Consider article 19 of the MDC Constitution for comparison. This is the contested document which applied to the MDC Alliance until they claimed to be a stand-alone party. According to that document, dissolution of the party is moved by one third of congress attendees/two thirds of provincial executive committees and adopted by three quarters of the total congress membership. It is not an announcement made during a press conference following consultations. There are procedural hurdles and a high level of demonstrable consensus commensurate with the objective of keeping party actions consistent with the majoritarian voice of its membership. Further, article 19 states that in the event of dissolution, any assets will be disposed to a charitable cause chosen by the National Council and shall not benefit any member. In other words, the constitution provides for the procedure and consequences of dissolution.
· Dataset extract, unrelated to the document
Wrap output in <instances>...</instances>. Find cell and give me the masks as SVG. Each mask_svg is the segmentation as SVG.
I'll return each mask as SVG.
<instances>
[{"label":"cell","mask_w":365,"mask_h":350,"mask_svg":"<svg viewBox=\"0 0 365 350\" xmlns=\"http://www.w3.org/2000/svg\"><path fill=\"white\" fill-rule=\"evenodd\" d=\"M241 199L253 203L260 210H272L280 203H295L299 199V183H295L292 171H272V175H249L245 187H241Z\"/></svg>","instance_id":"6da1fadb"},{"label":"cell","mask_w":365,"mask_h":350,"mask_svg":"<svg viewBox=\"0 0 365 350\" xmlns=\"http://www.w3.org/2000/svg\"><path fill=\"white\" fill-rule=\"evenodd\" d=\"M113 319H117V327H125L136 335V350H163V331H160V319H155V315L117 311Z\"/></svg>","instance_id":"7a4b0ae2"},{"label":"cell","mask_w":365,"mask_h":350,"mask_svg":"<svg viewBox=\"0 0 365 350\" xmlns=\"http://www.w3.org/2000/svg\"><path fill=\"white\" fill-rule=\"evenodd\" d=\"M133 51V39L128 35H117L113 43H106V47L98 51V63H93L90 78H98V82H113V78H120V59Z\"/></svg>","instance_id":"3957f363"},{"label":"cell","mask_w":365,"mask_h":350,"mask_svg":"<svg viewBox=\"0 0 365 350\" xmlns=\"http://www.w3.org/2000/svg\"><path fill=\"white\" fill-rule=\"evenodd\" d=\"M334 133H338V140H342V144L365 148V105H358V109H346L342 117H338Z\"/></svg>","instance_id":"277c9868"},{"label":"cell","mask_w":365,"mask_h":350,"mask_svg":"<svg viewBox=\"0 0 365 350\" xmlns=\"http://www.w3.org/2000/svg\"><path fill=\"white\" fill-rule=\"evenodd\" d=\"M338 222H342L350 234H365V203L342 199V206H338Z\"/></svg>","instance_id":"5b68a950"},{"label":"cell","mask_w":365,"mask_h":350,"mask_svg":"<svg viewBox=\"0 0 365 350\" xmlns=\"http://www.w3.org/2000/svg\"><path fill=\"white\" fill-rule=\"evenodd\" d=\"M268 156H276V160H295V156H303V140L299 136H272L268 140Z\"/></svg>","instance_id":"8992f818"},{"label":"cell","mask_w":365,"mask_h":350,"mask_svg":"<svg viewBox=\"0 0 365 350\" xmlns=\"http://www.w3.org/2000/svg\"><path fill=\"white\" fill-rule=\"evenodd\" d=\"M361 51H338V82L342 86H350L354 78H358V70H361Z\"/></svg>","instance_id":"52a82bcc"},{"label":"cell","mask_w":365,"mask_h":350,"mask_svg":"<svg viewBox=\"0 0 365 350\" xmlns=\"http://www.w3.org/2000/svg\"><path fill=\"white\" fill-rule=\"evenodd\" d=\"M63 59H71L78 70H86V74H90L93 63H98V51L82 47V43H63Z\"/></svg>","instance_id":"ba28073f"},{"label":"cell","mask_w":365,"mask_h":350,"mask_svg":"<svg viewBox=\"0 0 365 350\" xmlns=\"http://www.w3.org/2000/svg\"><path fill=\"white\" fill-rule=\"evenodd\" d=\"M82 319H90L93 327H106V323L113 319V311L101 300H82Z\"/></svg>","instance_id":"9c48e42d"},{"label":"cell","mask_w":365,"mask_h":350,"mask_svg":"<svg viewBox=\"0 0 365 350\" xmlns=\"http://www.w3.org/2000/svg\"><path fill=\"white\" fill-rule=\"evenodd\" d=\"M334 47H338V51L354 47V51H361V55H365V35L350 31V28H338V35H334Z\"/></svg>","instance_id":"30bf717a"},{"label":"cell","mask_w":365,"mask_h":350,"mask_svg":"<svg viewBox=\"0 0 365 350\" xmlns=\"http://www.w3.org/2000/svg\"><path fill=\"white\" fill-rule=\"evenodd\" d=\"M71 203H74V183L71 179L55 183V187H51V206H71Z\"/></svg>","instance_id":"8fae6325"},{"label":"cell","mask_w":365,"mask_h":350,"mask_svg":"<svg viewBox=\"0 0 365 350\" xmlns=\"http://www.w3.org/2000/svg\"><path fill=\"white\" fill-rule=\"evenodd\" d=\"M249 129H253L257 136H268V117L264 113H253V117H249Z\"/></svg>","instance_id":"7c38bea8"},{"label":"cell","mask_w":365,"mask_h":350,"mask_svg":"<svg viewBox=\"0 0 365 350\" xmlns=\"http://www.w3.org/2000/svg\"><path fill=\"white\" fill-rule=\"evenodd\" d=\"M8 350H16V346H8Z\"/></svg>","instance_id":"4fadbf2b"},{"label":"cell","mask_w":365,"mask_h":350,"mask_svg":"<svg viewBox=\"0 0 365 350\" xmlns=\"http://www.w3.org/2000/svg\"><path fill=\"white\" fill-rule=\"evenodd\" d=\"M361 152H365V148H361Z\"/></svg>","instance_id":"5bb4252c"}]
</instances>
The current scenario is somewhat bizarre. The institutional pillars which give a voice to the people (congress and the constitution) have been side-lined in the process of claiming a re-centering of the citizen. Not only has an entire party been dissolved with neither congressional approval nor constitutional reference – but a new party has been formed with no popular acclamation through congressional process. Often, party congresses endorse actions taken by party leadership in hindsight, but there seems no desire for this eventuality. This is reminiscent of the chaotic manner in which the transition from the Tsvangirai era was handled. There is no congressional process, no explanation regarding assets on the party books and no reference whatsoever to the MDC Alliance Party Constitution. In fact, the party constitution has become an almost mythical document; not produced in court process and efficiently hidden from the public eye, forever shielded from contestation and public reflection.

There are many ways of centering the citizen including increasing the scope of congressional power and making party organs more inclusive and representative. A press conference in which political leaders take centre stage and announce that citizens will be at the center seems both ironic and counter-intuitive. This is made worse by the impression that the new party is modeled singularly around the person of Nelson Chamisa and his social media hashtags.
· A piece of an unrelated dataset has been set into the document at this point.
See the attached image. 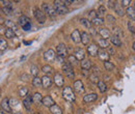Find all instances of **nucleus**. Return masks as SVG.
<instances>
[{"label": "nucleus", "mask_w": 135, "mask_h": 114, "mask_svg": "<svg viewBox=\"0 0 135 114\" xmlns=\"http://www.w3.org/2000/svg\"><path fill=\"white\" fill-rule=\"evenodd\" d=\"M91 61L89 59H83L81 60V68L84 70V71H87V70H90L91 68Z\"/></svg>", "instance_id": "nucleus-24"}, {"label": "nucleus", "mask_w": 135, "mask_h": 114, "mask_svg": "<svg viewBox=\"0 0 135 114\" xmlns=\"http://www.w3.org/2000/svg\"><path fill=\"white\" fill-rule=\"evenodd\" d=\"M126 13L128 14V16L132 19V21H134L135 20V7H134V5H132V6H128V8H127V12H126Z\"/></svg>", "instance_id": "nucleus-28"}, {"label": "nucleus", "mask_w": 135, "mask_h": 114, "mask_svg": "<svg viewBox=\"0 0 135 114\" xmlns=\"http://www.w3.org/2000/svg\"><path fill=\"white\" fill-rule=\"evenodd\" d=\"M28 92H29V90H28V88L25 87V86H21V87L19 88V96L22 97V98H25V97L28 95Z\"/></svg>", "instance_id": "nucleus-30"}, {"label": "nucleus", "mask_w": 135, "mask_h": 114, "mask_svg": "<svg viewBox=\"0 0 135 114\" xmlns=\"http://www.w3.org/2000/svg\"><path fill=\"white\" fill-rule=\"evenodd\" d=\"M24 44H26V45H30L31 42H24Z\"/></svg>", "instance_id": "nucleus-57"}, {"label": "nucleus", "mask_w": 135, "mask_h": 114, "mask_svg": "<svg viewBox=\"0 0 135 114\" xmlns=\"http://www.w3.org/2000/svg\"><path fill=\"white\" fill-rule=\"evenodd\" d=\"M62 97H64V98H65L66 101H68V102H74L75 98H76L73 89H72L70 86H66V87L64 88V90H62Z\"/></svg>", "instance_id": "nucleus-2"}, {"label": "nucleus", "mask_w": 135, "mask_h": 114, "mask_svg": "<svg viewBox=\"0 0 135 114\" xmlns=\"http://www.w3.org/2000/svg\"><path fill=\"white\" fill-rule=\"evenodd\" d=\"M113 34H114V36H117L118 37L119 39H120V37H123L124 36V32H123V30L119 28V27H115V28H113Z\"/></svg>", "instance_id": "nucleus-33"}, {"label": "nucleus", "mask_w": 135, "mask_h": 114, "mask_svg": "<svg viewBox=\"0 0 135 114\" xmlns=\"http://www.w3.org/2000/svg\"><path fill=\"white\" fill-rule=\"evenodd\" d=\"M5 29H6V28H4L2 25H0V34H4V32H5Z\"/></svg>", "instance_id": "nucleus-55"}, {"label": "nucleus", "mask_w": 135, "mask_h": 114, "mask_svg": "<svg viewBox=\"0 0 135 114\" xmlns=\"http://www.w3.org/2000/svg\"><path fill=\"white\" fill-rule=\"evenodd\" d=\"M42 71H43L45 74H51V73H52V67L48 65H44V66L42 67Z\"/></svg>", "instance_id": "nucleus-41"}, {"label": "nucleus", "mask_w": 135, "mask_h": 114, "mask_svg": "<svg viewBox=\"0 0 135 114\" xmlns=\"http://www.w3.org/2000/svg\"><path fill=\"white\" fill-rule=\"evenodd\" d=\"M80 42L83 44V45H88L89 44V42H90V34H88L87 32H83L80 33Z\"/></svg>", "instance_id": "nucleus-16"}, {"label": "nucleus", "mask_w": 135, "mask_h": 114, "mask_svg": "<svg viewBox=\"0 0 135 114\" xmlns=\"http://www.w3.org/2000/svg\"><path fill=\"white\" fill-rule=\"evenodd\" d=\"M30 73H31V75H32V76L36 77V76H37V74H38V67H37L36 65H31V67H30Z\"/></svg>", "instance_id": "nucleus-40"}, {"label": "nucleus", "mask_w": 135, "mask_h": 114, "mask_svg": "<svg viewBox=\"0 0 135 114\" xmlns=\"http://www.w3.org/2000/svg\"><path fill=\"white\" fill-rule=\"evenodd\" d=\"M132 49L135 50V44H134V43H133V45H132Z\"/></svg>", "instance_id": "nucleus-59"}, {"label": "nucleus", "mask_w": 135, "mask_h": 114, "mask_svg": "<svg viewBox=\"0 0 135 114\" xmlns=\"http://www.w3.org/2000/svg\"><path fill=\"white\" fill-rule=\"evenodd\" d=\"M97 79H98V77H97L96 75H94V74H93V75L90 76V80H91V82H95V83H98V80H97Z\"/></svg>", "instance_id": "nucleus-52"}, {"label": "nucleus", "mask_w": 135, "mask_h": 114, "mask_svg": "<svg viewBox=\"0 0 135 114\" xmlns=\"http://www.w3.org/2000/svg\"><path fill=\"white\" fill-rule=\"evenodd\" d=\"M22 28H23L24 31H28V30L31 28V23H30V24H27V25H25V26H23Z\"/></svg>", "instance_id": "nucleus-51"}, {"label": "nucleus", "mask_w": 135, "mask_h": 114, "mask_svg": "<svg viewBox=\"0 0 135 114\" xmlns=\"http://www.w3.org/2000/svg\"><path fill=\"white\" fill-rule=\"evenodd\" d=\"M18 23H19V25H21V26L23 27V26H25V25H27V24H30V19H29L28 17L23 15V16H21L19 18Z\"/></svg>", "instance_id": "nucleus-22"}, {"label": "nucleus", "mask_w": 135, "mask_h": 114, "mask_svg": "<svg viewBox=\"0 0 135 114\" xmlns=\"http://www.w3.org/2000/svg\"><path fill=\"white\" fill-rule=\"evenodd\" d=\"M54 83L56 84V86H57V87H62V86H64V84H65L64 77H62L60 74L56 73V74L54 75Z\"/></svg>", "instance_id": "nucleus-11"}, {"label": "nucleus", "mask_w": 135, "mask_h": 114, "mask_svg": "<svg viewBox=\"0 0 135 114\" xmlns=\"http://www.w3.org/2000/svg\"><path fill=\"white\" fill-rule=\"evenodd\" d=\"M108 54H109V55H112V54H114V50L110 48V49H109V52H108Z\"/></svg>", "instance_id": "nucleus-56"}, {"label": "nucleus", "mask_w": 135, "mask_h": 114, "mask_svg": "<svg viewBox=\"0 0 135 114\" xmlns=\"http://www.w3.org/2000/svg\"><path fill=\"white\" fill-rule=\"evenodd\" d=\"M99 34L101 35V37L103 39H108L111 36V33H110V31L107 28H101L99 30Z\"/></svg>", "instance_id": "nucleus-21"}, {"label": "nucleus", "mask_w": 135, "mask_h": 114, "mask_svg": "<svg viewBox=\"0 0 135 114\" xmlns=\"http://www.w3.org/2000/svg\"><path fill=\"white\" fill-rule=\"evenodd\" d=\"M31 104H32V97H31V95H27L25 98H23V106L27 110H30L31 109Z\"/></svg>", "instance_id": "nucleus-12"}, {"label": "nucleus", "mask_w": 135, "mask_h": 114, "mask_svg": "<svg viewBox=\"0 0 135 114\" xmlns=\"http://www.w3.org/2000/svg\"><path fill=\"white\" fill-rule=\"evenodd\" d=\"M98 87H99V90H100L101 92H105V91L107 90V86H106V84L103 81L98 82Z\"/></svg>", "instance_id": "nucleus-39"}, {"label": "nucleus", "mask_w": 135, "mask_h": 114, "mask_svg": "<svg viewBox=\"0 0 135 114\" xmlns=\"http://www.w3.org/2000/svg\"><path fill=\"white\" fill-rule=\"evenodd\" d=\"M68 59H69V63H71V65H72V63H75V62H77V61H78V60L75 58V56H74V55H70V56L68 57Z\"/></svg>", "instance_id": "nucleus-46"}, {"label": "nucleus", "mask_w": 135, "mask_h": 114, "mask_svg": "<svg viewBox=\"0 0 135 114\" xmlns=\"http://www.w3.org/2000/svg\"><path fill=\"white\" fill-rule=\"evenodd\" d=\"M71 38H72V41L74 42V43H76V44H79L80 43V32H79V30L78 29H75L72 34H71Z\"/></svg>", "instance_id": "nucleus-18"}, {"label": "nucleus", "mask_w": 135, "mask_h": 114, "mask_svg": "<svg viewBox=\"0 0 135 114\" xmlns=\"http://www.w3.org/2000/svg\"><path fill=\"white\" fill-rule=\"evenodd\" d=\"M128 29L131 31L132 33L135 32V29H134V23L133 22H131V21H129V23H128Z\"/></svg>", "instance_id": "nucleus-44"}, {"label": "nucleus", "mask_w": 135, "mask_h": 114, "mask_svg": "<svg viewBox=\"0 0 135 114\" xmlns=\"http://www.w3.org/2000/svg\"><path fill=\"white\" fill-rule=\"evenodd\" d=\"M73 2H74V1H72V0H64V1H62L64 5H66V6H68V5H71V4H73Z\"/></svg>", "instance_id": "nucleus-50"}, {"label": "nucleus", "mask_w": 135, "mask_h": 114, "mask_svg": "<svg viewBox=\"0 0 135 114\" xmlns=\"http://www.w3.org/2000/svg\"><path fill=\"white\" fill-rule=\"evenodd\" d=\"M62 71H64L65 75L67 76L68 78H70V79H74V77H75V73H74L73 66H72L71 63L65 62V63L62 65Z\"/></svg>", "instance_id": "nucleus-3"}, {"label": "nucleus", "mask_w": 135, "mask_h": 114, "mask_svg": "<svg viewBox=\"0 0 135 114\" xmlns=\"http://www.w3.org/2000/svg\"><path fill=\"white\" fill-rule=\"evenodd\" d=\"M80 23L84 26V27H86V28H93V24H91V22L88 20V19H86V18H81L80 19Z\"/></svg>", "instance_id": "nucleus-29"}, {"label": "nucleus", "mask_w": 135, "mask_h": 114, "mask_svg": "<svg viewBox=\"0 0 135 114\" xmlns=\"http://www.w3.org/2000/svg\"><path fill=\"white\" fill-rule=\"evenodd\" d=\"M42 104H43L45 107L50 108V107H52L53 105H55V102L53 101V98H51L50 96H47V97L43 98V100H42Z\"/></svg>", "instance_id": "nucleus-13"}, {"label": "nucleus", "mask_w": 135, "mask_h": 114, "mask_svg": "<svg viewBox=\"0 0 135 114\" xmlns=\"http://www.w3.org/2000/svg\"><path fill=\"white\" fill-rule=\"evenodd\" d=\"M2 11L5 15H11L13 13V7H7V6H3L2 7Z\"/></svg>", "instance_id": "nucleus-42"}, {"label": "nucleus", "mask_w": 135, "mask_h": 114, "mask_svg": "<svg viewBox=\"0 0 135 114\" xmlns=\"http://www.w3.org/2000/svg\"><path fill=\"white\" fill-rule=\"evenodd\" d=\"M34 17H35V19L37 20V22H38L40 24H44V23L46 22V15H45V13H44L43 11H41L40 8H36V9H35V12H34Z\"/></svg>", "instance_id": "nucleus-5"}, {"label": "nucleus", "mask_w": 135, "mask_h": 114, "mask_svg": "<svg viewBox=\"0 0 135 114\" xmlns=\"http://www.w3.org/2000/svg\"><path fill=\"white\" fill-rule=\"evenodd\" d=\"M13 114H21V113H20V112L18 111V112H14V113H13Z\"/></svg>", "instance_id": "nucleus-60"}, {"label": "nucleus", "mask_w": 135, "mask_h": 114, "mask_svg": "<svg viewBox=\"0 0 135 114\" xmlns=\"http://www.w3.org/2000/svg\"><path fill=\"white\" fill-rule=\"evenodd\" d=\"M98 44H99V46H100L101 48H103V49L109 48V42H108V39L100 38V39H98Z\"/></svg>", "instance_id": "nucleus-32"}, {"label": "nucleus", "mask_w": 135, "mask_h": 114, "mask_svg": "<svg viewBox=\"0 0 135 114\" xmlns=\"http://www.w3.org/2000/svg\"><path fill=\"white\" fill-rule=\"evenodd\" d=\"M98 56H99V58L101 60H103V61H109V58H110V55L108 54V52L105 51L104 49L98 51Z\"/></svg>", "instance_id": "nucleus-15"}, {"label": "nucleus", "mask_w": 135, "mask_h": 114, "mask_svg": "<svg viewBox=\"0 0 135 114\" xmlns=\"http://www.w3.org/2000/svg\"><path fill=\"white\" fill-rule=\"evenodd\" d=\"M4 25L6 26V28L12 29L13 31H16L18 29L17 24H16L14 21H11V20H5V21H4Z\"/></svg>", "instance_id": "nucleus-19"}, {"label": "nucleus", "mask_w": 135, "mask_h": 114, "mask_svg": "<svg viewBox=\"0 0 135 114\" xmlns=\"http://www.w3.org/2000/svg\"><path fill=\"white\" fill-rule=\"evenodd\" d=\"M32 85L34 87H41L42 86V79L40 77H34L33 80H32Z\"/></svg>", "instance_id": "nucleus-36"}, {"label": "nucleus", "mask_w": 135, "mask_h": 114, "mask_svg": "<svg viewBox=\"0 0 135 114\" xmlns=\"http://www.w3.org/2000/svg\"><path fill=\"white\" fill-rule=\"evenodd\" d=\"M53 7L55 8L56 14H59V15H66V14L69 13L68 7L66 6V5H64L62 1H60V0H56V1H54V5H53Z\"/></svg>", "instance_id": "nucleus-1"}, {"label": "nucleus", "mask_w": 135, "mask_h": 114, "mask_svg": "<svg viewBox=\"0 0 135 114\" xmlns=\"http://www.w3.org/2000/svg\"><path fill=\"white\" fill-rule=\"evenodd\" d=\"M108 4H109V7H110V8H114L115 1H108Z\"/></svg>", "instance_id": "nucleus-54"}, {"label": "nucleus", "mask_w": 135, "mask_h": 114, "mask_svg": "<svg viewBox=\"0 0 135 114\" xmlns=\"http://www.w3.org/2000/svg\"><path fill=\"white\" fill-rule=\"evenodd\" d=\"M109 38H110V43H111L112 45H114V46H117V47H120V46H122V41H120L118 37L112 35V36H110Z\"/></svg>", "instance_id": "nucleus-27"}, {"label": "nucleus", "mask_w": 135, "mask_h": 114, "mask_svg": "<svg viewBox=\"0 0 135 114\" xmlns=\"http://www.w3.org/2000/svg\"><path fill=\"white\" fill-rule=\"evenodd\" d=\"M0 114H6V113H5L3 110H0Z\"/></svg>", "instance_id": "nucleus-58"}, {"label": "nucleus", "mask_w": 135, "mask_h": 114, "mask_svg": "<svg viewBox=\"0 0 135 114\" xmlns=\"http://www.w3.org/2000/svg\"><path fill=\"white\" fill-rule=\"evenodd\" d=\"M74 89L78 92V93H83L84 92V85L83 82L81 80H76L74 82Z\"/></svg>", "instance_id": "nucleus-9"}, {"label": "nucleus", "mask_w": 135, "mask_h": 114, "mask_svg": "<svg viewBox=\"0 0 135 114\" xmlns=\"http://www.w3.org/2000/svg\"><path fill=\"white\" fill-rule=\"evenodd\" d=\"M120 3H122L120 5L124 7V6H129V4L131 3V1H130V0H123Z\"/></svg>", "instance_id": "nucleus-49"}, {"label": "nucleus", "mask_w": 135, "mask_h": 114, "mask_svg": "<svg viewBox=\"0 0 135 114\" xmlns=\"http://www.w3.org/2000/svg\"><path fill=\"white\" fill-rule=\"evenodd\" d=\"M98 46L96 44H89V46H87V52L90 56H97L98 55Z\"/></svg>", "instance_id": "nucleus-10"}, {"label": "nucleus", "mask_w": 135, "mask_h": 114, "mask_svg": "<svg viewBox=\"0 0 135 114\" xmlns=\"http://www.w3.org/2000/svg\"><path fill=\"white\" fill-rule=\"evenodd\" d=\"M0 106H1L2 110H3L5 113H7V112H12V108H11V106H9V102H8V98H4L3 100H2Z\"/></svg>", "instance_id": "nucleus-8"}, {"label": "nucleus", "mask_w": 135, "mask_h": 114, "mask_svg": "<svg viewBox=\"0 0 135 114\" xmlns=\"http://www.w3.org/2000/svg\"><path fill=\"white\" fill-rule=\"evenodd\" d=\"M50 112L52 114H62V109L58 105H53L50 107Z\"/></svg>", "instance_id": "nucleus-25"}, {"label": "nucleus", "mask_w": 135, "mask_h": 114, "mask_svg": "<svg viewBox=\"0 0 135 114\" xmlns=\"http://www.w3.org/2000/svg\"><path fill=\"white\" fill-rule=\"evenodd\" d=\"M7 49V43L4 38L0 37V51H4Z\"/></svg>", "instance_id": "nucleus-38"}, {"label": "nucleus", "mask_w": 135, "mask_h": 114, "mask_svg": "<svg viewBox=\"0 0 135 114\" xmlns=\"http://www.w3.org/2000/svg\"><path fill=\"white\" fill-rule=\"evenodd\" d=\"M55 57H56L55 52H54V50H52V49H49L48 51H46V52L44 53V58H45V60L48 61V62H53V61H55Z\"/></svg>", "instance_id": "nucleus-6"}, {"label": "nucleus", "mask_w": 135, "mask_h": 114, "mask_svg": "<svg viewBox=\"0 0 135 114\" xmlns=\"http://www.w3.org/2000/svg\"><path fill=\"white\" fill-rule=\"evenodd\" d=\"M65 58H66V57H62V56H58V55H57V56L55 57V60H56V62H59V63H62V65H64V63H65Z\"/></svg>", "instance_id": "nucleus-45"}, {"label": "nucleus", "mask_w": 135, "mask_h": 114, "mask_svg": "<svg viewBox=\"0 0 135 114\" xmlns=\"http://www.w3.org/2000/svg\"><path fill=\"white\" fill-rule=\"evenodd\" d=\"M8 102H9V106H11V108L12 107H16L18 106V101L16 98H11V100H8Z\"/></svg>", "instance_id": "nucleus-43"}, {"label": "nucleus", "mask_w": 135, "mask_h": 114, "mask_svg": "<svg viewBox=\"0 0 135 114\" xmlns=\"http://www.w3.org/2000/svg\"><path fill=\"white\" fill-rule=\"evenodd\" d=\"M104 66L106 68V71H108V72H111V71L114 70V65L112 62H110V61H105L104 62Z\"/></svg>", "instance_id": "nucleus-37"}, {"label": "nucleus", "mask_w": 135, "mask_h": 114, "mask_svg": "<svg viewBox=\"0 0 135 114\" xmlns=\"http://www.w3.org/2000/svg\"><path fill=\"white\" fill-rule=\"evenodd\" d=\"M114 11L117 12V14H118V16L123 17L125 16V14H126V12H125V9H124V7L118 3V2H115V5H114Z\"/></svg>", "instance_id": "nucleus-23"}, {"label": "nucleus", "mask_w": 135, "mask_h": 114, "mask_svg": "<svg viewBox=\"0 0 135 114\" xmlns=\"http://www.w3.org/2000/svg\"><path fill=\"white\" fill-rule=\"evenodd\" d=\"M41 79H42V86H44V88H49V87H51V85H52V79H51L49 76L45 75Z\"/></svg>", "instance_id": "nucleus-17"}, {"label": "nucleus", "mask_w": 135, "mask_h": 114, "mask_svg": "<svg viewBox=\"0 0 135 114\" xmlns=\"http://www.w3.org/2000/svg\"><path fill=\"white\" fill-rule=\"evenodd\" d=\"M43 12L46 13L47 15L51 18H54L56 17V12H55V8L53 7V5H51L49 3H43Z\"/></svg>", "instance_id": "nucleus-4"}, {"label": "nucleus", "mask_w": 135, "mask_h": 114, "mask_svg": "<svg viewBox=\"0 0 135 114\" xmlns=\"http://www.w3.org/2000/svg\"><path fill=\"white\" fill-rule=\"evenodd\" d=\"M90 22H91V24L95 25V26H102V25H104V23H105L104 19H103V18H99V17L95 18V19H94L93 21H90Z\"/></svg>", "instance_id": "nucleus-26"}, {"label": "nucleus", "mask_w": 135, "mask_h": 114, "mask_svg": "<svg viewBox=\"0 0 135 114\" xmlns=\"http://www.w3.org/2000/svg\"><path fill=\"white\" fill-rule=\"evenodd\" d=\"M98 98V95L97 93H88V95H85L83 97V101L85 103H91L94 101H96Z\"/></svg>", "instance_id": "nucleus-20"}, {"label": "nucleus", "mask_w": 135, "mask_h": 114, "mask_svg": "<svg viewBox=\"0 0 135 114\" xmlns=\"http://www.w3.org/2000/svg\"><path fill=\"white\" fill-rule=\"evenodd\" d=\"M42 100H43V97H42V95L40 92H35L32 96V102L35 103V104H41Z\"/></svg>", "instance_id": "nucleus-31"}, {"label": "nucleus", "mask_w": 135, "mask_h": 114, "mask_svg": "<svg viewBox=\"0 0 135 114\" xmlns=\"http://www.w3.org/2000/svg\"><path fill=\"white\" fill-rule=\"evenodd\" d=\"M105 14H106V7H105V6H103V5H101V6L99 7L98 12H97V17H99V18H103V17L105 16Z\"/></svg>", "instance_id": "nucleus-35"}, {"label": "nucleus", "mask_w": 135, "mask_h": 114, "mask_svg": "<svg viewBox=\"0 0 135 114\" xmlns=\"http://www.w3.org/2000/svg\"><path fill=\"white\" fill-rule=\"evenodd\" d=\"M56 52H57V55L58 56H62V57H66L68 54V50L67 46L65 44H59L56 48Z\"/></svg>", "instance_id": "nucleus-7"}, {"label": "nucleus", "mask_w": 135, "mask_h": 114, "mask_svg": "<svg viewBox=\"0 0 135 114\" xmlns=\"http://www.w3.org/2000/svg\"><path fill=\"white\" fill-rule=\"evenodd\" d=\"M88 18L91 19V21H93L95 18H97V12H95V11H90V12L88 13Z\"/></svg>", "instance_id": "nucleus-47"}, {"label": "nucleus", "mask_w": 135, "mask_h": 114, "mask_svg": "<svg viewBox=\"0 0 135 114\" xmlns=\"http://www.w3.org/2000/svg\"><path fill=\"white\" fill-rule=\"evenodd\" d=\"M106 20H107L109 23H114V22H115V18L113 16H111V15H107V16H106Z\"/></svg>", "instance_id": "nucleus-48"}, {"label": "nucleus", "mask_w": 135, "mask_h": 114, "mask_svg": "<svg viewBox=\"0 0 135 114\" xmlns=\"http://www.w3.org/2000/svg\"><path fill=\"white\" fill-rule=\"evenodd\" d=\"M74 56H75V58L77 59V60H83L85 57V52L83 49H81V48H77V49L75 50V54H74Z\"/></svg>", "instance_id": "nucleus-14"}, {"label": "nucleus", "mask_w": 135, "mask_h": 114, "mask_svg": "<svg viewBox=\"0 0 135 114\" xmlns=\"http://www.w3.org/2000/svg\"><path fill=\"white\" fill-rule=\"evenodd\" d=\"M4 35H5L7 38H14V37L16 36V33H15V31H13L12 29L6 28V29H5V32H4Z\"/></svg>", "instance_id": "nucleus-34"}, {"label": "nucleus", "mask_w": 135, "mask_h": 114, "mask_svg": "<svg viewBox=\"0 0 135 114\" xmlns=\"http://www.w3.org/2000/svg\"><path fill=\"white\" fill-rule=\"evenodd\" d=\"M21 78H22L21 80H24V81H29V76H28V75H25V74H24V75H23Z\"/></svg>", "instance_id": "nucleus-53"}]
</instances>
Many are not bothered by this minutiae and would rather embrace a political identity distinct from that of Douglas Mwonzora in order to reap an electoral dividend as the by-elections draw closer. However, some of us believe political parties are the great laboratories of our democracy, with party behaviour foreshadowing governmental practice and national culture. Constitutional misfeasance is the gateway to democratic backsliding and institutional capture. Thus, we are left with the following unresolved questions:

1) What was the provision for party dissolution in the MDC Alliance Party Constitution?
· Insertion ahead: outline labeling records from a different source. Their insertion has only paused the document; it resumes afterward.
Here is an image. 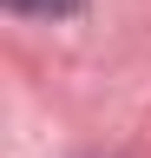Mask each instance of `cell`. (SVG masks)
Returning a JSON list of instances; mask_svg holds the SVG:
<instances>
[{
  "mask_svg": "<svg viewBox=\"0 0 151 158\" xmlns=\"http://www.w3.org/2000/svg\"><path fill=\"white\" fill-rule=\"evenodd\" d=\"M13 13H46V20H59V13H79V0H7Z\"/></svg>",
  "mask_w": 151,
  "mask_h": 158,
  "instance_id": "cell-1",
  "label": "cell"
}]
</instances>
a) Could it be done by mere press conference (even after consultations)?

2) What is the provision for party formation in the CCC Party Constitution? 

a) Can it be done by mere press conference (even after consultations)?

If the answer to either is affirmative, then a significant deficit in citizen participation already exists. If the answer is negative, we could be in yet another legal quagmire. It is a grave matter when the scepter of personalized parties and big-man politics usurps the role of, and sells itself as, a broad citizen coalition. There is an ever diminishing reference to constitutional text, congressional approval and party procedure which redounds to an increased role for political leaders; claims of a people-centered revival notwithstanding. Eerily, the leader’s press conference is being treated as more constitutive than the people’s congress. Trust in an individual’s proclamation can never substitute the institutional voice of the people themselves. Thus, calls for the citizen to be at the center will ring hollow unless the foundational documents of the CCC constrain its leaders and strengthen the role of institutional structure, constitutional conformity and democratic accountability.